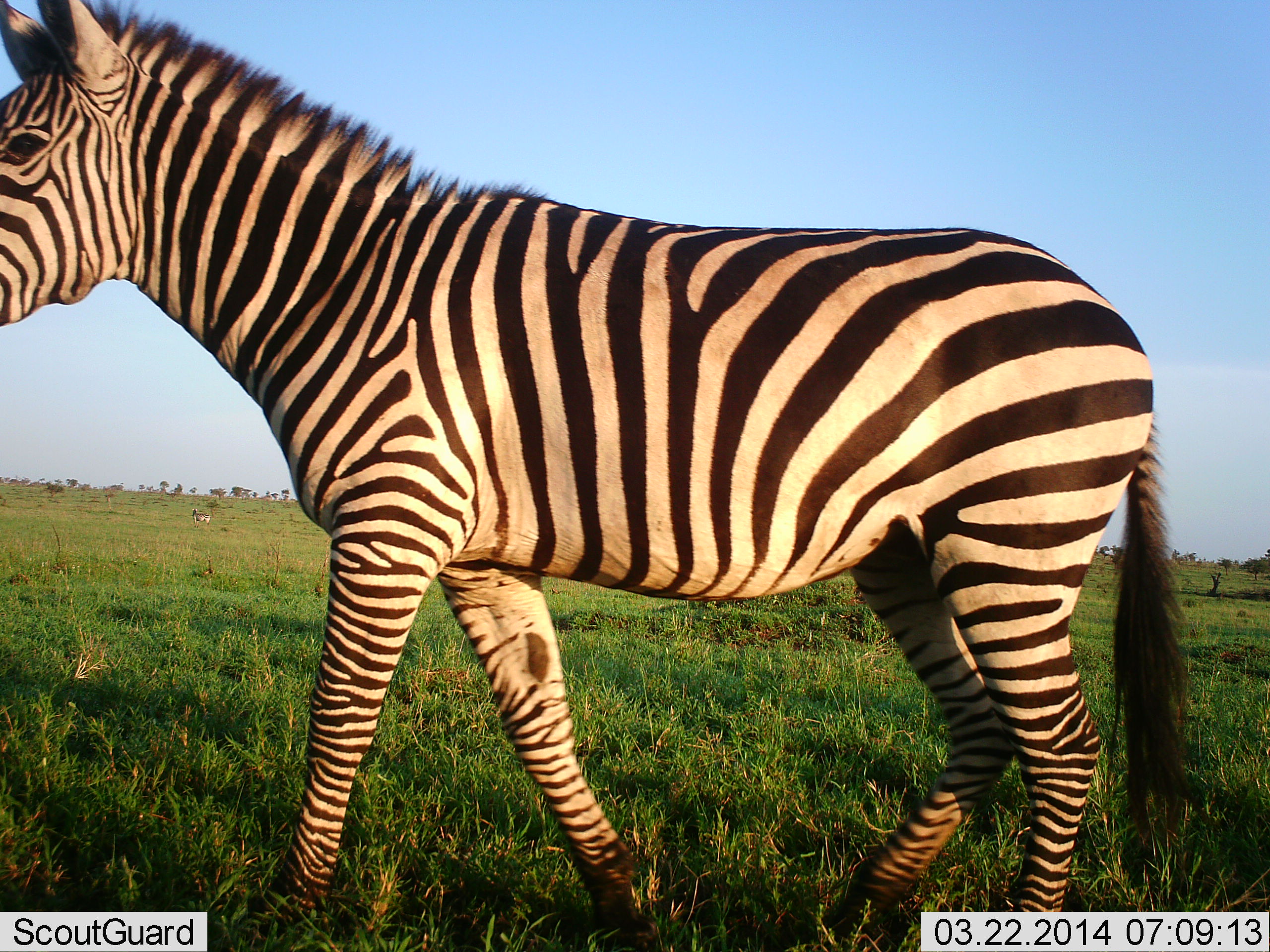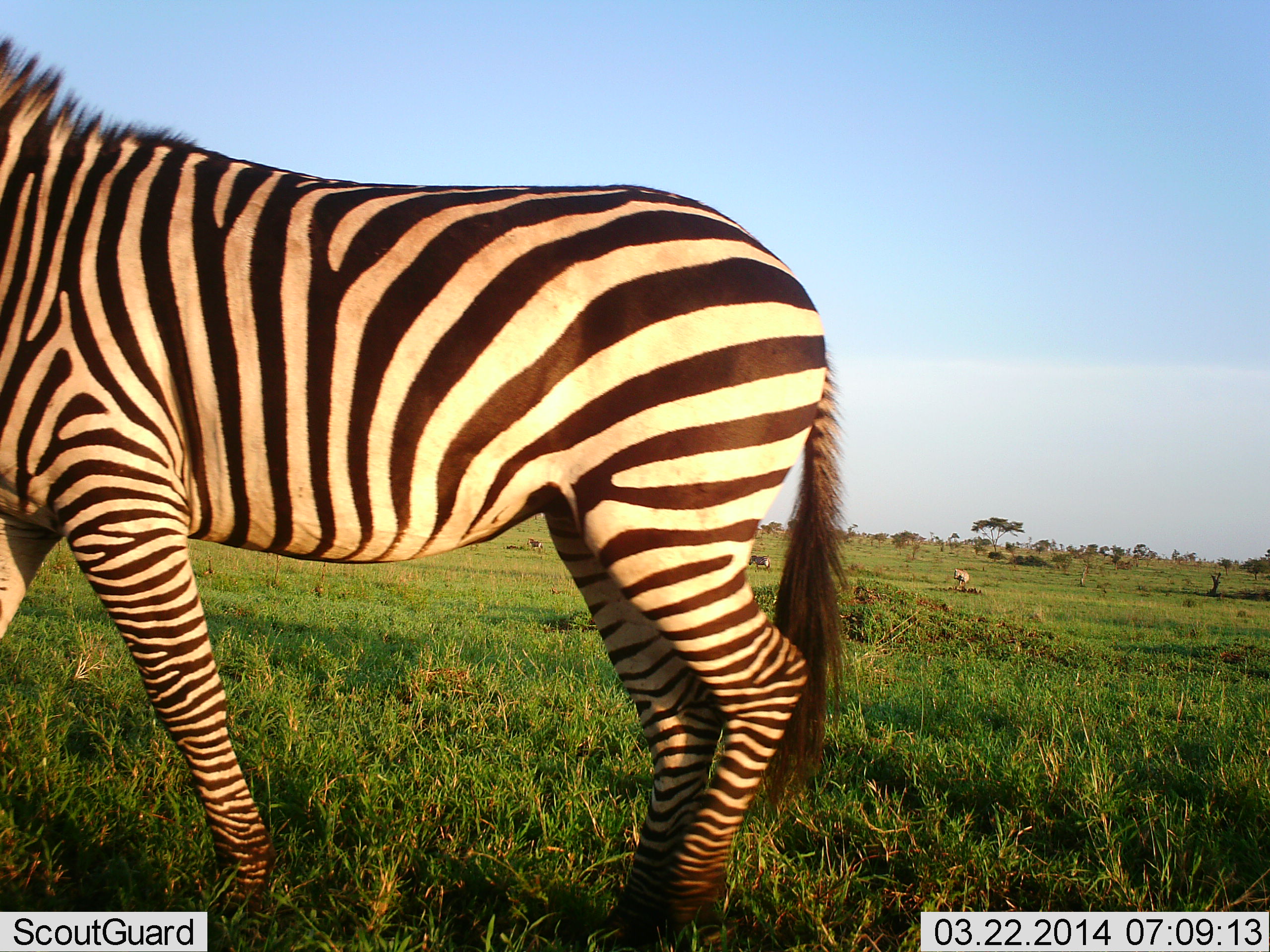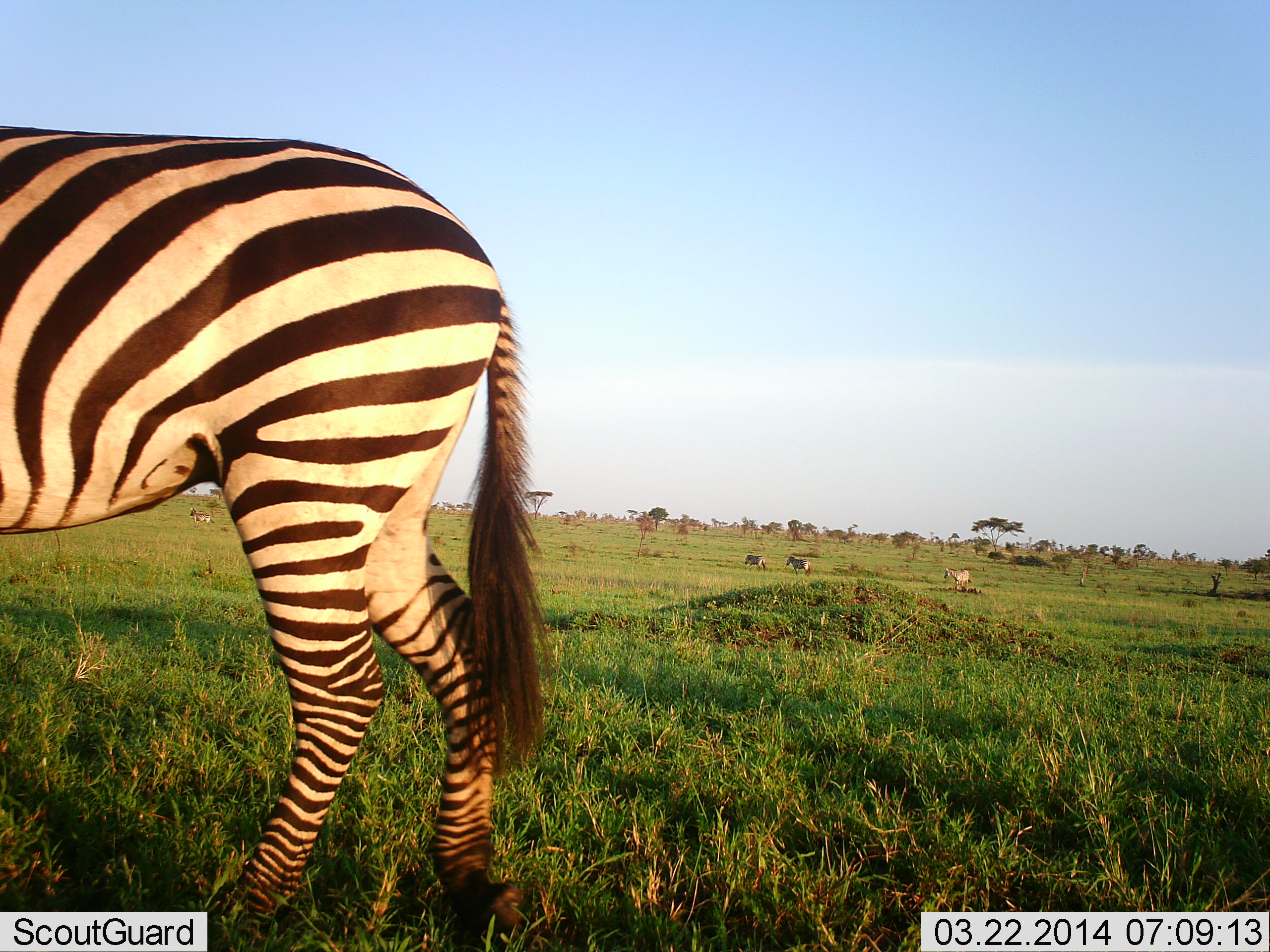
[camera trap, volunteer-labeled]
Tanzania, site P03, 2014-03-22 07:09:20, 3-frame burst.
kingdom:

——

### [TO DO]
Copy the whole listing above word for word but do not carry over the pictures.

### [RESULT FOR THIS TASK]
[camera trap, volunteer-labeled]
Tanzania, site P03, 2014-03-22 07:09:20, 3-frame burst.
kingdom:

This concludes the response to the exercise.